Package 'msd'

Title: Method of Successive Dichotomizations
Description: Implements the method of successive dichotomizations by Bradley and Massof (2018) <doi:10.1371/journal.pone.0206106>, which estimates item measures, person measures and ordered rating category thresholds given ordinal rating scale data.
Authors: Chris Bradley <[email protected]>
Maintainer: Chris Bradley <[email protected]>
License: GPL
Version: 0.3.1
Built: 2025-02-16 04:30:29 UTC
Source: https://github.com/cran/msd

Help Index


Expected Ratings Matrix

Description

Expected ratings matrix given item measures, person measures and ordered rating category thresholds.

Usage

expdata(items, persons, thresholds, minRating)

Arguments

items

a numeric vector of item measures with missing values set to NA.

persons

a numeric vector of person measures with missing values set to NA.

thresholds

a numeric vector of ordered rating category thresholds with no NA.

minRating

integer representing the smallest ordinal rating category (see Details).

Details

It is assumed that the set of ordinal rating categories consists of all integers from the lowest rating category specified by minRating to the highest rating category, which is minRating + length(thresholds).

Value

A numeric matrix of expected ratings.

Note

Expected ratings are literally the expected value of the ordinal rating categories when treated as integers. Expected ratings that cannot be calculated return as NA (e.g., if either the person or item measure is NA). Intended use is for chi-squared tests or for calculating infit and outfit statistics.

Author(s)

Chris Bradley ([email protected])

See Also

misfit

Examples

# Using randomly generated values with minimum rating set to zero
im <- runif(20, -2, 2)
pm <- runif(50, -2, 2)
th <- sort(runif(5, -2, 2))
m <- expdata(items = im, persons = pm, thresholds = th, minRating = 0)

Item Measures

Description

Estimates item measures assuming person measures are known and all persons use the same set of rating category thresholds.

Usage

ims(data, persons, thresholds, misfit = FALSE, minRating = NULL)

Arguments

data

a numeric matrix of ordinal rating scale data whose entries are integers with missing data set to NA. Rows are persons and columns are items. The ordinal rating scale is assumed to go from the smallest to largest integer in integer steps unless minRating is specified (see Details).

persons

a numeric vector of person measures with missing values set to NA. The length of persons must equal the number of rows in data.

thresholds

a numeric vector of ordered rating category thresholds with no NA.

misfit

logical for calculating infit and outfit statistics. Default is FALSE.

minRating

integer representing the smallest ordinal rating category. Default is NULL (see Details).

Details

minRating must be specified if either the smallest or largest possible rating category is not in data (i.e., no person used one of the extreme rating categories). If minRating is specified, the ordinal rating scale is assumed to go from minRating to minRating + length(thresholds) in integer steps.

Value

A list whose elements are:

item_measures

a vector of person measures for each person

item_std_errors

a vector of standard errors for the persons

infit_items

if misfit = TRUE, a vector of infit statistics for the items

outfit_items

if misfit = TRUE, a vector of outfit statistics for the items

Note

Item measures estimated with ims differ from those estimated with msd because ims assumes all persons use the same rating category thresholds while msd does not. Intended use of ims is with an anchored set of persons and thresholds. Item measures that cannot be estimated will return as NA (e.g., if all responses to an item consist of only the highest rating category, or of only the lowest rating category, that item's item measure cannot be estimated).

Author(s)

Chris Bradley ([email protected])

See Also

msd

Examples

# Simple example with randomly generated values and lowest rating category = 0.
d <- as.numeric(sample(0:4, 500, replace = TRUE))
dm <- matrix(d, nrow = 50, ncol = 10)
pm <- runif(50, -2, 2)
th <- sort(runif(4, -2, 2))
im <- ims(data = dm, persons = pm, thresholds = th, misfit = TRUE, minRating = 0)

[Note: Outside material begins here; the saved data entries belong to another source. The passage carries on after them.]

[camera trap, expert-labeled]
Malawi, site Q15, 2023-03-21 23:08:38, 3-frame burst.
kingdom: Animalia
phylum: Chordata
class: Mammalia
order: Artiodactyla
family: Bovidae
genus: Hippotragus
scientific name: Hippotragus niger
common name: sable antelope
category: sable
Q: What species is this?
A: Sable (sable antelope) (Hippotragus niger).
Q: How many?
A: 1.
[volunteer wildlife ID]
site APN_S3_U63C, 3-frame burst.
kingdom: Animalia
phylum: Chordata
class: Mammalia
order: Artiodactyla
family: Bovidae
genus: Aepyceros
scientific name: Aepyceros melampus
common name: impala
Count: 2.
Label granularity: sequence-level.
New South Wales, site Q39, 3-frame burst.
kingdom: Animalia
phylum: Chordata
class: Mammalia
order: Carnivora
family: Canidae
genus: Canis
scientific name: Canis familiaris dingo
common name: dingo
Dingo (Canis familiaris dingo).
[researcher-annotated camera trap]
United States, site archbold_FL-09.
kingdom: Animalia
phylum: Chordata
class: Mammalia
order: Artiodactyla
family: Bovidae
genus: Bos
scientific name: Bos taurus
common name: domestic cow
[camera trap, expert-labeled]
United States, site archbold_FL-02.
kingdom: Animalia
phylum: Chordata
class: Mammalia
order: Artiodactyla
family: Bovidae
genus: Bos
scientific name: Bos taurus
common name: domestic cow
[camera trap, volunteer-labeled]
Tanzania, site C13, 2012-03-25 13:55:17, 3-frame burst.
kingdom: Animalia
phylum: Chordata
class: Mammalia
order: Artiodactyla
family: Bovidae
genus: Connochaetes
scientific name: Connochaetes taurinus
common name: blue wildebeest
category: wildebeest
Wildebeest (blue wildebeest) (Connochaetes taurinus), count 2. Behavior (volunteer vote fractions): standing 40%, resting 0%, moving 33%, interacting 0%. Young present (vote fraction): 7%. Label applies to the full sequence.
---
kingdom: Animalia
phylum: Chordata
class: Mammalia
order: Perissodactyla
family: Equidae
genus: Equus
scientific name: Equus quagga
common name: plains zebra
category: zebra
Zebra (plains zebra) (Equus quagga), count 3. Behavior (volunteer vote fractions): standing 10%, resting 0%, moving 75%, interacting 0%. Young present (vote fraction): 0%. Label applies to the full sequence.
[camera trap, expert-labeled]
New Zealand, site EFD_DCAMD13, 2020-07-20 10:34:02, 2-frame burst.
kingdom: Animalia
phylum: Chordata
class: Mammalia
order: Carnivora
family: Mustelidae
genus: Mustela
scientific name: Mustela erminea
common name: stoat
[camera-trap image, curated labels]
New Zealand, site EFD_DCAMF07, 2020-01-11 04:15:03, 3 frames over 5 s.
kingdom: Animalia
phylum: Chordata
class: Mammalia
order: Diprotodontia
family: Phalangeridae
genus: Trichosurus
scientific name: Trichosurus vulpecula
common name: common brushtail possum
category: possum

Infit and Outfit Statistics

Description

Calculates infit and outfit statistics for items and persons.

Usage

misfit(data, items, persons, thresholds, minRating = NULL)

Arguments

data

a numeric matrix of ordinal rating scale data whose entries are integers with missing data set to NA. Rows are persons and columns are items. The ordinal rating scale is assumed to go from the smallest to largest integer in integer steps unless minRating is specified.

items

a numeric vector of item measures with missing values set to NA.

persons

a numeric vector of person measures with missing values set to NA.

thresholds

a numeric vector of ordered rating category thresholds with no NA.

minRating

integer representing the smallest ordinal rating category. Default is NULL (see Details).

Details

minRating must be specified if either the smallest or largest possible rating category is not in data (no person used one of the extreme rating categories). If minRating is specified, the ordinal rating scale is assumed to go from minRating to minRating + length(thresholds).

Value

A list whose elements are:

infit_items

a vector of infit statistics for the items

outfit_items

a vector of outfit statistics for the items

infit_persons

a vector of infit statistics for the persons

outfit_persons

a vector of outfit statistics for the persons

Author(s)

Chris Bradley ([email protected])

Examples

# Using randomly generated values
d <- as.numeric(sample(0:5, 500, replace = TRUE))
dm <- matrix(d, nrow = 50, ncol = 10)
im <- runif(10, -2, 2)
pm <- runif(50, -2, 2)
th <- sort(runif(5, -2, 2))
m <- misfit(data = dm, items = im, persons = pm, thresholds = th)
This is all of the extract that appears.